Deputy superintendent of police Kalyan Anand, who heads the cyber cell in Bihar's Nawada district, said there were hundreds of victims of an elaborate con where gullible men were lured to part with their cash on the promise of a huge pay day, and a night in a hotel with a childless woman.   So far, his team have arrested eight men, seized nine mobile phones and a printer, and are still searching for 18 others.

But finding the victims has proved more tricky.

"The gang has been active for a year and we believe they have conned hundreds of people, but no-one has so far come forward to complain, possibly because of shame," he explained.

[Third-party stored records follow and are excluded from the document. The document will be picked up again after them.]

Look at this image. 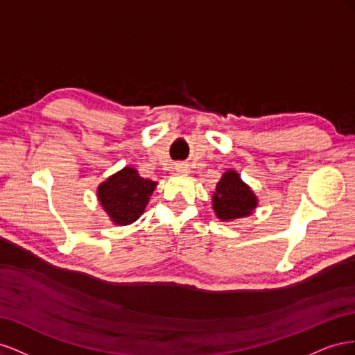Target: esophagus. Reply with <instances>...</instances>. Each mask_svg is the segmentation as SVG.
Returning a JSON list of instances; mask_svg holds the SVG:
<instances>
[{
    "instance_id": "obj_1",
    "label": "esophagus",
    "mask_w": 355,
    "mask_h": 355,
    "mask_svg": "<svg viewBox=\"0 0 355 355\" xmlns=\"http://www.w3.org/2000/svg\"><path fill=\"white\" fill-rule=\"evenodd\" d=\"M175 170L178 171V173H189V166L185 163H178L175 166Z\"/></svg>"
}]
</instances>
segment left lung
<instances>
[{"label": "left lung", "mask_w": 355, "mask_h": 355, "mask_svg": "<svg viewBox=\"0 0 355 355\" xmlns=\"http://www.w3.org/2000/svg\"><path fill=\"white\" fill-rule=\"evenodd\" d=\"M213 210L222 222L247 218L257 207V197L252 188L240 178L239 171L232 168L222 175L211 197Z\"/></svg>", "instance_id": "8db88e82"}]
</instances>
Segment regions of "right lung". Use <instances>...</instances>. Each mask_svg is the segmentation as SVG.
I'll use <instances>...</instances> for the list:
<instances>
[{
	"label": "right lung",
	"instance_id": "add662e5",
	"mask_svg": "<svg viewBox=\"0 0 355 355\" xmlns=\"http://www.w3.org/2000/svg\"><path fill=\"white\" fill-rule=\"evenodd\" d=\"M157 185L127 166L98 187V201L114 225L125 227L141 218Z\"/></svg>",
	"mask_w": 355,
	"mask_h": 355
}]
</instances>
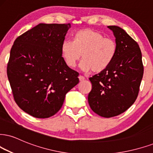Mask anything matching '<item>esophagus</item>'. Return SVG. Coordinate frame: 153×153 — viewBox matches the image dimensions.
I'll use <instances>...</instances> for the list:
<instances>
[{"label": "esophagus", "instance_id": "obj_1", "mask_svg": "<svg viewBox=\"0 0 153 153\" xmlns=\"http://www.w3.org/2000/svg\"><path fill=\"white\" fill-rule=\"evenodd\" d=\"M79 81H80V82H83V81L85 80V78H84V76H82V75H80V76H79Z\"/></svg>", "mask_w": 153, "mask_h": 153}]
</instances>
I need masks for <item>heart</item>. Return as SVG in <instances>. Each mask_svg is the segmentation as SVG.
Returning a JSON list of instances; mask_svg holds the SVG:
<instances>
[{"instance_id":"obj_1","label":"heart","mask_w":153,"mask_h":153,"mask_svg":"<svg viewBox=\"0 0 153 153\" xmlns=\"http://www.w3.org/2000/svg\"><path fill=\"white\" fill-rule=\"evenodd\" d=\"M117 49L114 39L90 28L76 31L73 40H65L61 45L62 56L68 67H74L82 56L81 68L94 73L101 72L109 67L116 55Z\"/></svg>"}]
</instances>
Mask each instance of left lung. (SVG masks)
<instances>
[{
    "mask_svg": "<svg viewBox=\"0 0 153 153\" xmlns=\"http://www.w3.org/2000/svg\"><path fill=\"white\" fill-rule=\"evenodd\" d=\"M108 27L116 37V55L107 69L90 77L88 96L91 110L104 118L118 116L134 103L144 71L138 44L122 28Z\"/></svg>",
    "mask_w": 153,
    "mask_h": 153,
    "instance_id": "1",
    "label": "left lung"
}]
</instances>
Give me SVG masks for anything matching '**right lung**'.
Wrapping results in <instances>:
<instances>
[{
    "instance_id": "add662e5",
    "label": "right lung",
    "mask_w": 153,
    "mask_h": 153,
    "mask_svg": "<svg viewBox=\"0 0 153 153\" xmlns=\"http://www.w3.org/2000/svg\"><path fill=\"white\" fill-rule=\"evenodd\" d=\"M70 27L40 23L17 37L10 50L7 75L13 98L35 118L56 114L67 92L79 82V73L68 67L61 52Z\"/></svg>"
}]
</instances>
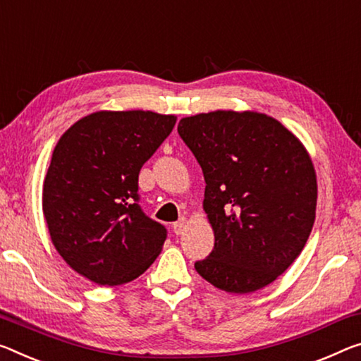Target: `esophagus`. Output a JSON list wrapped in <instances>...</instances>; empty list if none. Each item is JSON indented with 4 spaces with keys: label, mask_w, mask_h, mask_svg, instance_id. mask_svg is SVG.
Instances as JSON below:
<instances>
[{
    "label": "esophagus",
    "mask_w": 361,
    "mask_h": 361,
    "mask_svg": "<svg viewBox=\"0 0 361 361\" xmlns=\"http://www.w3.org/2000/svg\"><path fill=\"white\" fill-rule=\"evenodd\" d=\"M186 219L185 216H181V219L178 220V221H175L173 223V231H175V234H183L185 233V230H186Z\"/></svg>",
    "instance_id": "1"
}]
</instances>
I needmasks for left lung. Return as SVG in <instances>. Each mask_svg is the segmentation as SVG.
<instances>
[{
	"instance_id": "left-lung-1",
	"label": "left lung",
	"mask_w": 361,
	"mask_h": 361,
	"mask_svg": "<svg viewBox=\"0 0 361 361\" xmlns=\"http://www.w3.org/2000/svg\"><path fill=\"white\" fill-rule=\"evenodd\" d=\"M178 133L202 169V205L215 236L194 268L231 294L265 288L312 233L318 186L307 149L281 122L252 111L185 117Z\"/></svg>"
}]
</instances>
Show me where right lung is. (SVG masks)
<instances>
[{"instance_id":"1","label":"right lung","mask_w":361,"mask_h":361,"mask_svg":"<svg viewBox=\"0 0 361 361\" xmlns=\"http://www.w3.org/2000/svg\"><path fill=\"white\" fill-rule=\"evenodd\" d=\"M175 122L151 111H99L57 141L43 214L57 252L90 281H133L162 250L167 230L141 210L138 175Z\"/></svg>"}]
</instances>
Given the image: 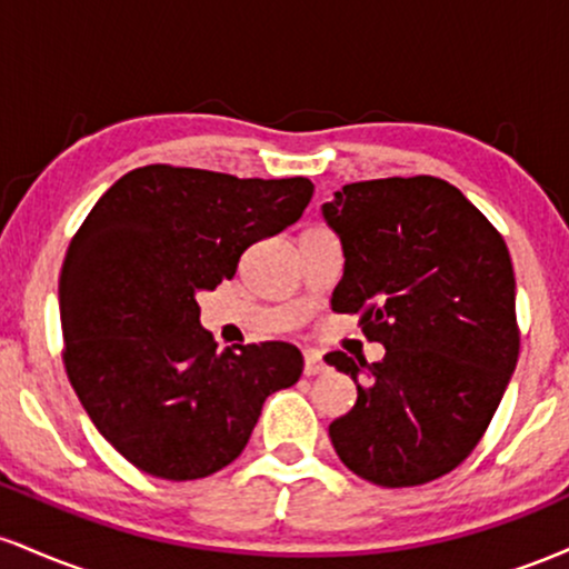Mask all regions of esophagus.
<instances>
[{
  "label": "esophagus",
  "mask_w": 569,
  "mask_h": 569,
  "mask_svg": "<svg viewBox=\"0 0 569 569\" xmlns=\"http://www.w3.org/2000/svg\"><path fill=\"white\" fill-rule=\"evenodd\" d=\"M323 371V361L316 350H305V375L316 377Z\"/></svg>",
  "instance_id": "1"
}]
</instances>
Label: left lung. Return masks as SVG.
Returning <instances> with one entry per match:
<instances>
[{"mask_svg": "<svg viewBox=\"0 0 569 569\" xmlns=\"http://www.w3.org/2000/svg\"><path fill=\"white\" fill-rule=\"evenodd\" d=\"M342 240L331 310L385 345L377 363L329 352L358 401L329 426L339 460L380 487L455 471L498 409L519 358L506 240L460 189L436 176L345 184L323 202Z\"/></svg>", "mask_w": 569, "mask_h": 569, "instance_id": "1", "label": "left lung"}]
</instances>
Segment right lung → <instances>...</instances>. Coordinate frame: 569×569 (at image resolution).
Wrapping results in <instances>:
<instances>
[{
  "instance_id": "add662e5",
  "label": "right lung",
  "mask_w": 569,
  "mask_h": 569,
  "mask_svg": "<svg viewBox=\"0 0 569 569\" xmlns=\"http://www.w3.org/2000/svg\"><path fill=\"white\" fill-rule=\"evenodd\" d=\"M310 179L143 166L114 181L61 270L63 367L98 433L139 471L192 481L243 452L262 403L302 375L289 342L217 350L198 293L293 224Z\"/></svg>"
}]
</instances>
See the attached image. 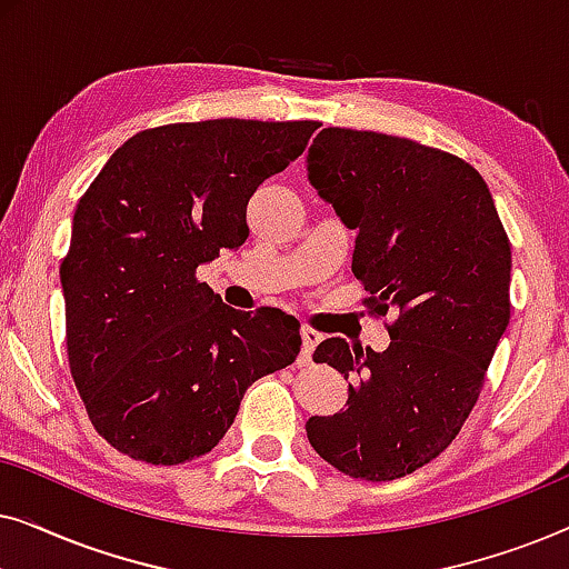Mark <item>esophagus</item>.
Wrapping results in <instances>:
<instances>
[{
	"instance_id": "34e87169",
	"label": "esophagus",
	"mask_w": 569,
	"mask_h": 569,
	"mask_svg": "<svg viewBox=\"0 0 569 569\" xmlns=\"http://www.w3.org/2000/svg\"><path fill=\"white\" fill-rule=\"evenodd\" d=\"M300 337H302V355H300V360L308 365L310 362V355H313V349L318 347V341H321L323 337L316 329H310V326H302Z\"/></svg>"
}]
</instances>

Mangesh revealed how he fell prey to the scammers.  The caller told him that he would be working for a company in Mumbai and that once he had signed up, he would be sent details of the woman he would have to impregnate. The scammers offered him half a million rupees (almost three years wages) just to have sex with the woman and promised further reward of 800,000 rupees if she conceived. "I'm a poor man, I desperately need money so I believed them," the father of two young boys said.

Over the next couple of weeks, Mangesh was asked to fork out more than 16,000 rupees - 2,550 rupees to obtain some court documents, 4,500 as safety deposit and 7,998 rupees as Goods and Services Tax (GST) on the money he was going to get. The scammers kept him interested by sending him photos of "seven-eight women", asking him to choose the one he would like to impregnate. "They said they would book a hotel room in the town where I lived and I would meet the woman there," he said.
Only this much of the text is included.